Supplied records:
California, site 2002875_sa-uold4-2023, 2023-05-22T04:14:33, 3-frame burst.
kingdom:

* * *

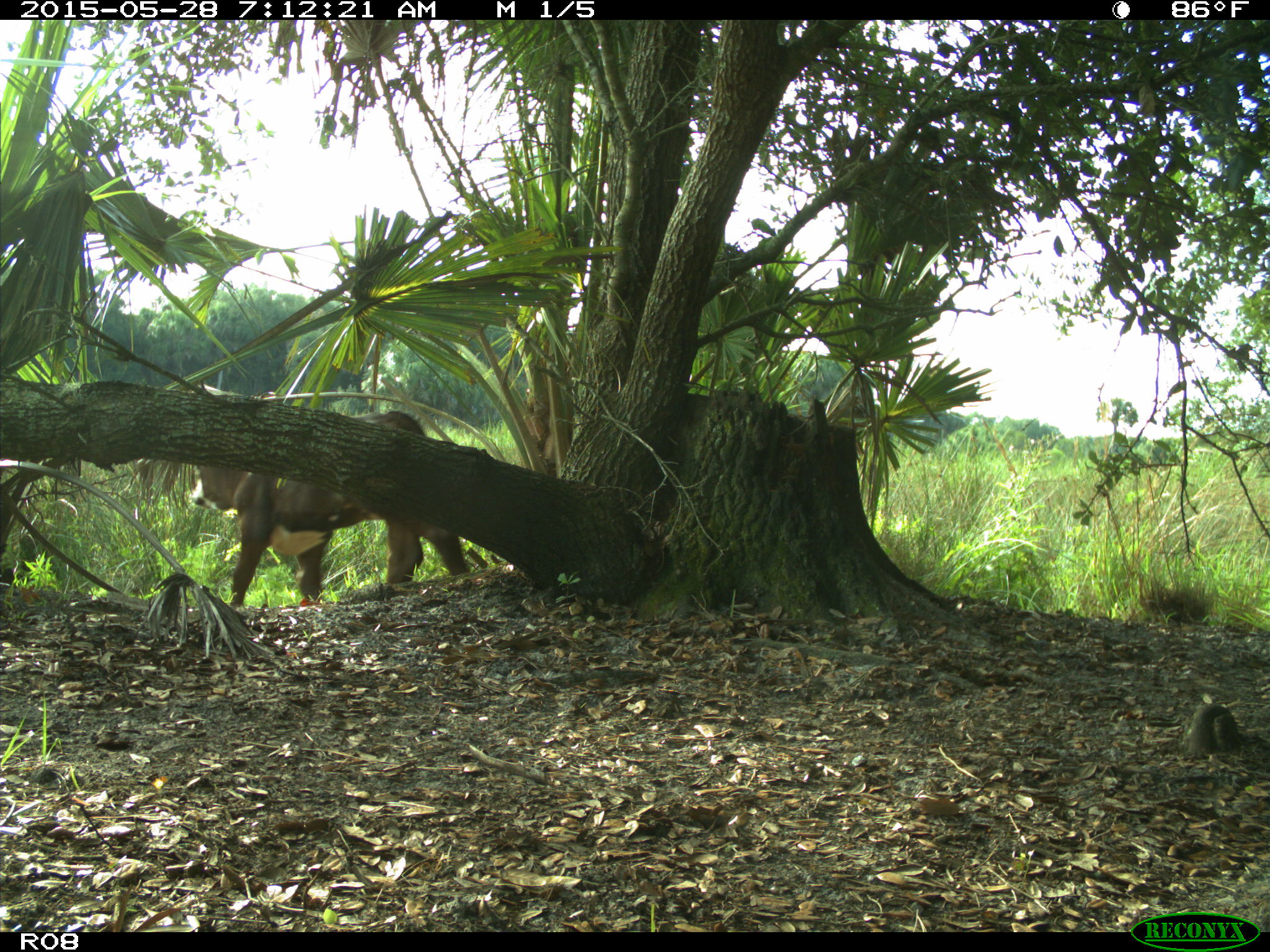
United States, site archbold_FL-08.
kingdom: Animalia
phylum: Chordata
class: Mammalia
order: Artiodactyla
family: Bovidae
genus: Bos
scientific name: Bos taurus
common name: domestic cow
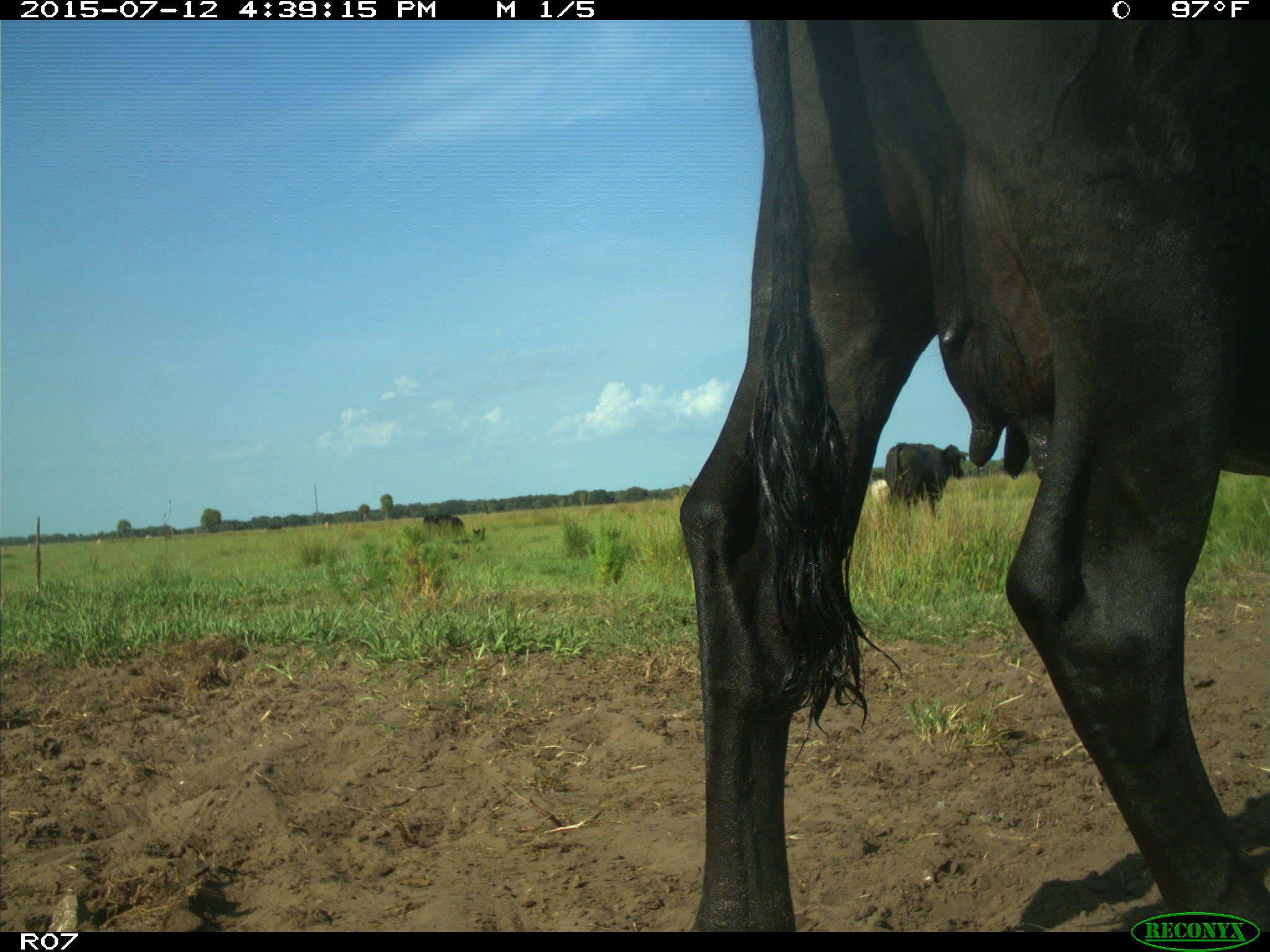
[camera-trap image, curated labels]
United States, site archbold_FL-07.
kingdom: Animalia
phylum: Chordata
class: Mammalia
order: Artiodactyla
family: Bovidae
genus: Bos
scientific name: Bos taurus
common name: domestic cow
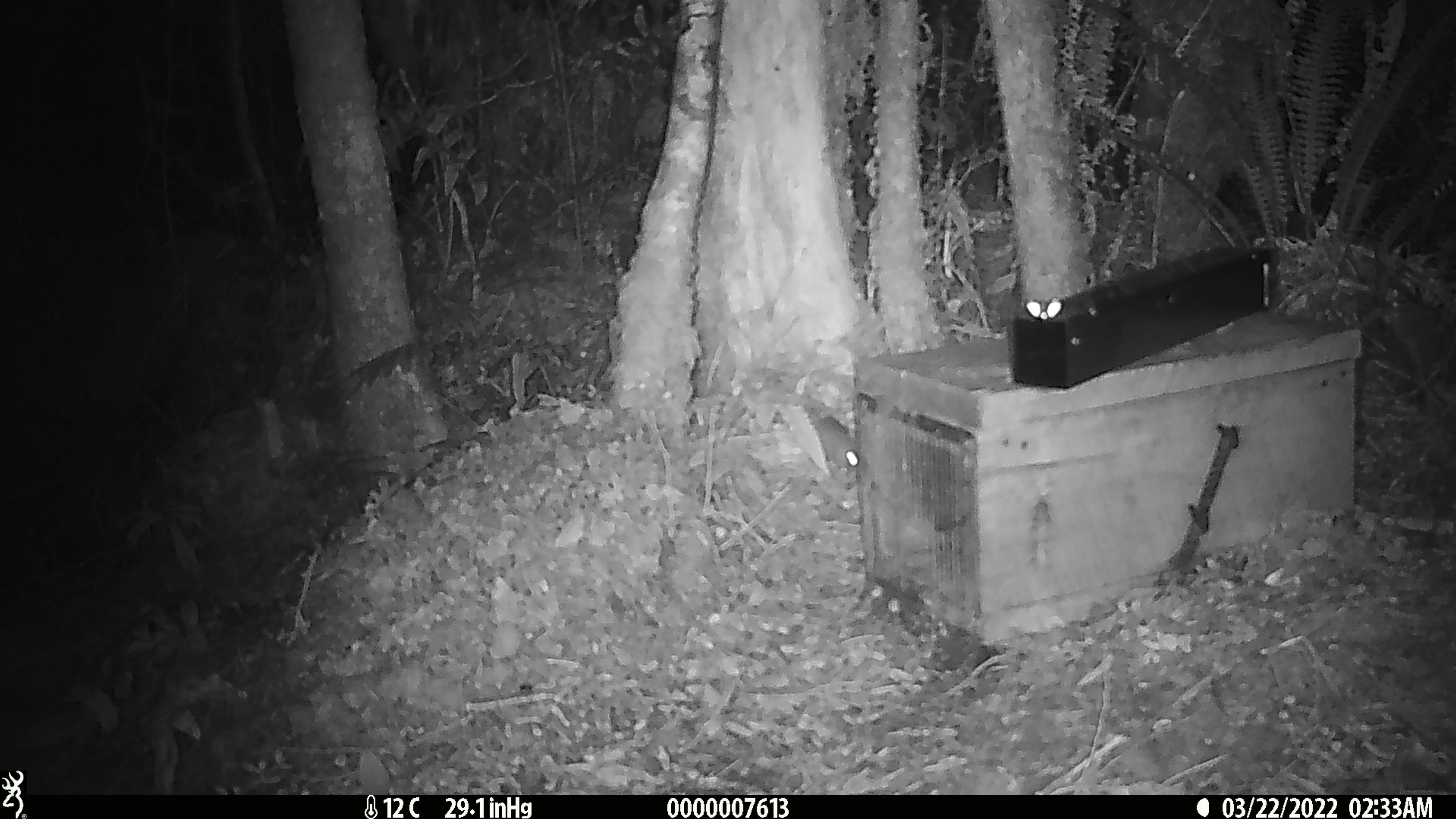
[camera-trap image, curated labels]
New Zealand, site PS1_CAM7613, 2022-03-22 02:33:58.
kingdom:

Work request:
The answer consists of every line above in which the word "site" occurs.

Task output:
California, site 2002875_sa-uold4-2023, 2023-05-22T04:14:33, 3-frame burst.
United States, site archbold_FL-08.
United States, site archbold_FL-07.
New Zealand, site PS1_CAM7613, 2022-03-22 02:33:58.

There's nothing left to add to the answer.